Dogland started with a simple question.
My sisters both got dogs (Walt and Kevin), and suddenly their lives began to orbit around them. One sister celebrated her dog’s birthday with gelato. The other brought her dog on a full family vacation. I remember thinking: Wait…are people really structuring their lives around their dogs?
One afternoon at the dog park, I watched people with their dogs — pulling homemade treats from their pockets, tossing toys across the grass, chasing after them like they were playing tag. Everywhere I looked there was this shared delight, people soaking in the joy of the dogs they loved.
And I found myself wondering: Would people go so far as to take their dogs to Disneyland…if they could?
Around that time, I was going through a breakup. I had started to really want a dog — something that had grown after watching how much my sisters loved theirs — but he wasn’t sure he could commit to getting one. My sisters gently nudged me to poke around anyway. Just look, they said.

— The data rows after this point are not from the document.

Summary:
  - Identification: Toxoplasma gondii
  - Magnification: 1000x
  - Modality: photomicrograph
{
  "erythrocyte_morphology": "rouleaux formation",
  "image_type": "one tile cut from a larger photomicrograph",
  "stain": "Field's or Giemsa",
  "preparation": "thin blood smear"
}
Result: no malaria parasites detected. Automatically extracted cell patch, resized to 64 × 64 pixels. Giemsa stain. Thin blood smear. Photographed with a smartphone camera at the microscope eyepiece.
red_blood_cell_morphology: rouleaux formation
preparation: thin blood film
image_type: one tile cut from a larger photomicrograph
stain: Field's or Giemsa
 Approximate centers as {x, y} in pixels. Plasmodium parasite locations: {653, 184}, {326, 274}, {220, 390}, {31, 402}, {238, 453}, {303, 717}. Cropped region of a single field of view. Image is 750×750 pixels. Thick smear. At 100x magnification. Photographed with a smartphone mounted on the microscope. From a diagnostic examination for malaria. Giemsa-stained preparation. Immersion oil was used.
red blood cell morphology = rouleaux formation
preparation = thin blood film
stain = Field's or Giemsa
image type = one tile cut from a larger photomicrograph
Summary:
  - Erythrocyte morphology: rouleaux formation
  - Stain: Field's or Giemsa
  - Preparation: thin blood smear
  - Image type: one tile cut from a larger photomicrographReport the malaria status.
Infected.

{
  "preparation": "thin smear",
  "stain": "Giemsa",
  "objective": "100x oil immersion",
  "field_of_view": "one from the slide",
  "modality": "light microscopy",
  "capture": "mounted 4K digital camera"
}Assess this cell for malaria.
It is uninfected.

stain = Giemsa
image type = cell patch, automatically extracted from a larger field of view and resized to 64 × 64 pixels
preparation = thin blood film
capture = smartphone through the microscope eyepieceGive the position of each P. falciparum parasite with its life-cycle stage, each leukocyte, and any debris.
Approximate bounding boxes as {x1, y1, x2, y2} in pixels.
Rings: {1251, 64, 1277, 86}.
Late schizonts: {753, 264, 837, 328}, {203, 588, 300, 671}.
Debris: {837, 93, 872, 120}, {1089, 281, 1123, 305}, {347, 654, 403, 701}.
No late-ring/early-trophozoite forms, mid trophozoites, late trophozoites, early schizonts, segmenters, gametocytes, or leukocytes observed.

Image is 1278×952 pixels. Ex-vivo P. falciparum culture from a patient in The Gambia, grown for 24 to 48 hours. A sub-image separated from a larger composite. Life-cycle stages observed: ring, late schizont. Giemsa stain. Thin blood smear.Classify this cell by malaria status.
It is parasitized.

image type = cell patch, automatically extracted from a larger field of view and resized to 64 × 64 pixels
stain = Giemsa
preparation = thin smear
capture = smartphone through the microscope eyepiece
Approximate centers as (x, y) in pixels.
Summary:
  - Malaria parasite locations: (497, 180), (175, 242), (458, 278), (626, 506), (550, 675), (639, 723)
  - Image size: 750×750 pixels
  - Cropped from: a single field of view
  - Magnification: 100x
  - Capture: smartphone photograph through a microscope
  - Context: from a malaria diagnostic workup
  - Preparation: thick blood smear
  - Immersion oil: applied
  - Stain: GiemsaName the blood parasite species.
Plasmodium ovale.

Not long after, I came across an ad for the cutest Westie puppy I had ever seen. It felt almost too good to be true — like he had appeared exactly when I needed him.
It was peak COVID, so I assumed it would take months, but the next morning I woke up to an email.
“I have a Westie puppy. Can meet at Costco at 2:00 PM.”
The next day, I met Rick in a Costco parking lot. And that was it.
Through heartbreak, a move to Austin, and life’s ups and downs, Rick was there right beside me: curled up in my bed, riding shotgun, or pulling me out of bed for a mental health walk.
And Rick has this way of finding joy in the smallest things: chasing pretend mice, hopping through the snow, and chasing his best friends at the park.
Dogs live in joy. And that joy changes you. It changed me.
Rick reminded me that dogs aren’t just pets. They are chosen family.
If you watch parents with their kids, you start to notice the little rituals they create to bring their kids joy. The first trip to see Santa. Birthday cakes with candles and everyone singing. Popcorn on the couch for family movie night.
Some families save for years to take their kids to Disneyland — not because the rides are for them, but because watching their child light up with joy becomes the best part of the day.
There’s a special kind of happiness that comes from witnessing someone you love experience pure joy.
That’s what it felt like being with Rick.
And it made me wonder: where are the experiences like that for people and their dogs?
Dogland is built around that idea.
It’s a place where people can bring their chosen family — their dogs — and spend a day sharing in joy together. A place where the best part isn’t just what you do, but watching the dog you love have the absolute best day ever.
Because when your dog is that happy, somehow you are too.
That shared joy — between people and the dogs they love — is what Dogland is all about.